Report the mean and median of the DAILY risk probability means with a 95% confidence interval (CI95).

mean.risk <- sapply(1:ndunc(), function(j) mean(expo.ev1$risk[, j, ]))
mean(mean.risk)
## [1] 0.0001037639
quantile(mean.risk, probs = seq(0, 1, 0.025))[c("2.5%", "50%", "97.5%")]
##         2.5%          50%        97.5% 
## 0.0000000000 0.0000000000 0.0005670194

Report the mean and median of the YEARLY risk probability means with a 95% confidence interval (CI95).

mean.yearrisk <- sapply(1:ndunc(), function(j) mean(expo.ev1$yearrisk[, j, ]))
mean(mean.yearrisk)
## [1] 0.004701743
quantile(mean.yearrisk, probs = seq(0, 1, 0.025))[c("2.5%", "50%", "97.5%")]
##       2.5%        50%      97.5% 
## 0.00000000 0.00000000 0.02988183

Plot the empirical cumulative distribution function (ecdf) of the exposure model (expo.mc1) estimates.

# Generate an "ecdf" plot. This actually calls plot.mcnode().
plot(expo.ev1$expo.mc1)

Plot the empirical cumulative distribution function (ecdf) of the risk model (risk) estimates.

# Generate an "ecdf" plot. This actually calls plot.mcnode().
plot(expo.ev1$risk)

So if we did this right, could the plot above can be correctly labeled as follows?

# Generate an "ecdf" plot.
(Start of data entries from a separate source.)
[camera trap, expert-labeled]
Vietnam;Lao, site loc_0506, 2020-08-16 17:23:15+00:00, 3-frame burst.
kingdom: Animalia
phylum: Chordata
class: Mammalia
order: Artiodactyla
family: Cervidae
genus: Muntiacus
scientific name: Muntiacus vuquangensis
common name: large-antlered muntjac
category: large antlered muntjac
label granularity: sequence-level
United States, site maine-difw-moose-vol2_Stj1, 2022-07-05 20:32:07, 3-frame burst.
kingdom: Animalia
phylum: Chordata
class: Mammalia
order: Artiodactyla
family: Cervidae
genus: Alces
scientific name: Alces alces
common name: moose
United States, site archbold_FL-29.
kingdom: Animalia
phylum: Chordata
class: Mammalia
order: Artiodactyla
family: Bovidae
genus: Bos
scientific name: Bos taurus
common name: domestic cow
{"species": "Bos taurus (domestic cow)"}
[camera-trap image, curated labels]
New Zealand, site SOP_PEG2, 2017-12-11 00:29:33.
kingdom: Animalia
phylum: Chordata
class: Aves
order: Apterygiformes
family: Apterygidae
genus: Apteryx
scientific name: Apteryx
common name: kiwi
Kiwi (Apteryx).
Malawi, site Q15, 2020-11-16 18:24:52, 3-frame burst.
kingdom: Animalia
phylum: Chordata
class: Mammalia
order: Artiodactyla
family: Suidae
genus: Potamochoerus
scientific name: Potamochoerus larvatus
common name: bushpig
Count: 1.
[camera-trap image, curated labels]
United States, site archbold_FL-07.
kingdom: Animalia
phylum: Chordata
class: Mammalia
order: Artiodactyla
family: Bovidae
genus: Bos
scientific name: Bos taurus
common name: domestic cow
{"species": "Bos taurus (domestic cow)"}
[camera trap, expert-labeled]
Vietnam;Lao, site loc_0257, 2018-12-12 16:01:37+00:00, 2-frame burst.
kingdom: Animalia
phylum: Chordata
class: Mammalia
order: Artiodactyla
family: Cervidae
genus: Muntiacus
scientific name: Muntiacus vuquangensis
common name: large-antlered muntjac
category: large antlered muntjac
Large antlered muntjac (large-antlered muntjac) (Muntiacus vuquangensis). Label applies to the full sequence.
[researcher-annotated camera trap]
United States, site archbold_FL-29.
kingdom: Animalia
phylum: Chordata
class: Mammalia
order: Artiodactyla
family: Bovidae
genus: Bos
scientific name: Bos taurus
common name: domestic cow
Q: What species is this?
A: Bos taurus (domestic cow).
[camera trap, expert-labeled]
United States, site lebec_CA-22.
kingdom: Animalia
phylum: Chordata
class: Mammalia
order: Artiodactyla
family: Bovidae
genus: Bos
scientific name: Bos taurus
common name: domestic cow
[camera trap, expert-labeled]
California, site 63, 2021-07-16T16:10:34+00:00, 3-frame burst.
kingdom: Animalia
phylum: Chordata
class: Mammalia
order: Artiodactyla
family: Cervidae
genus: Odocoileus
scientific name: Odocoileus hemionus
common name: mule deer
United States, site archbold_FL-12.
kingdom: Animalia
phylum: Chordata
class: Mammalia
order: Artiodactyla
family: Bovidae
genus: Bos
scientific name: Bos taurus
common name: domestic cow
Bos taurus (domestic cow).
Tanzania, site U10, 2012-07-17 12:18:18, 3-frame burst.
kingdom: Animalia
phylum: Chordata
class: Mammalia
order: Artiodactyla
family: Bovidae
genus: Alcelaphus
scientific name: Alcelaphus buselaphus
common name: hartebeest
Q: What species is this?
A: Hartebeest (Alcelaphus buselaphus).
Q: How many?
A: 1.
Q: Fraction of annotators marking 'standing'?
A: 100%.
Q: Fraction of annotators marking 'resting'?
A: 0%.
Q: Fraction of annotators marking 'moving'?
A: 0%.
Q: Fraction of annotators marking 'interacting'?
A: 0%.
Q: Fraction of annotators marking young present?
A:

This actually calls plot.mcnode().
plot(expo.ev1$risk, main = "", ylab = "Proportion of Estimates", xlab = "Daily Probability of Infection")
title("Daily Infec. Risk with Giardia by RCRW
in the USVI", cex.main = 1, font.main= 1, line = 7)

# Generate an "ecdf" plot. This actually calls plot.mcnode().
plot(expo.ev1$yearrisk, main = "", ylab = "Proportion of Estimates", xlab = "Yearly Probability of Infection")
title("Yearly Infec. Risk with Giardia by RCRW
in the USVI", cex.main = 1, font.main= 1, line = 7)

Manually remake the graph, this time using yearrisk, which should just be another mcnode object with all values between 0 and 1:

The first one plots yearrisk without a log x scale:

library(reshape)
## 
## Attaching package: 'reshape'
## The following object is masked from 'package:data.table':
## 
##     melt
library(ggplot2)
Risk.mat.1 <- expo.ev1$yearrisk[,,]
probs1 <- c(0.025, 0.25, 0.50, 0.75, 0.975)
quant1 <- as.data.frame(t(apply(Risk.mat.1, 1, quantile, probs = probs1)))
ecdfs1 <- sapply(names(quant1), function(q) ecdf(quant1[[q]]))
plot(ecdfs1[['50%']], main = '')
grays <- c('gray75', 'gray35', 'black', 'gray35', 'gray75')
lines <- mapply(function(e, g) lines(e, col = g), ecdfs1, grays)

Plotting yearrisk ECDF plot with ggplot2:

quant.melt1 <- suppressMessages(melt(quant1))
names(quant.melt1) <- c('q', 'x')
grays <- c('gray75', 'gray35', 'black', 'gray35', 'gray75')
ggplot(quant.melt1, aes(x = x)) + theme_bw() + theme(legend.position = 'none') + geom_hline(yintercept = c(0, 1), linetype = "dashed", color = 'gray') + stat_ecdf(aes(group = q, color = q)) + xlab('x') + ylab('Fn(x)') + scale_colour_manual(values = grays)

Plot Version 2 with ggplot2, and a log-scale x axis:

quant.melt1 <- suppressMessages(melt(quant1))
names(quant.melt1) <- c('q', 'x')
grays <- c('gray75', 'gray35', 'black', 'gray35', 'gray75')
ggplot(quant.melt1, aes(x = x)) + theme_bw() + theme(legend.position = 'none') + geom_hline(yintercept = c(0, 1), linetype = "dashed", color = 'gray') + stat_ecdf(aes(group = q, color = q)) + xlab('x') + ylab('Fn(x)') + scale_colour_manual(values = grays) + scale_x_log10()
## Warning: Removed 1997 rows containing non-finite values (stat_ecdf).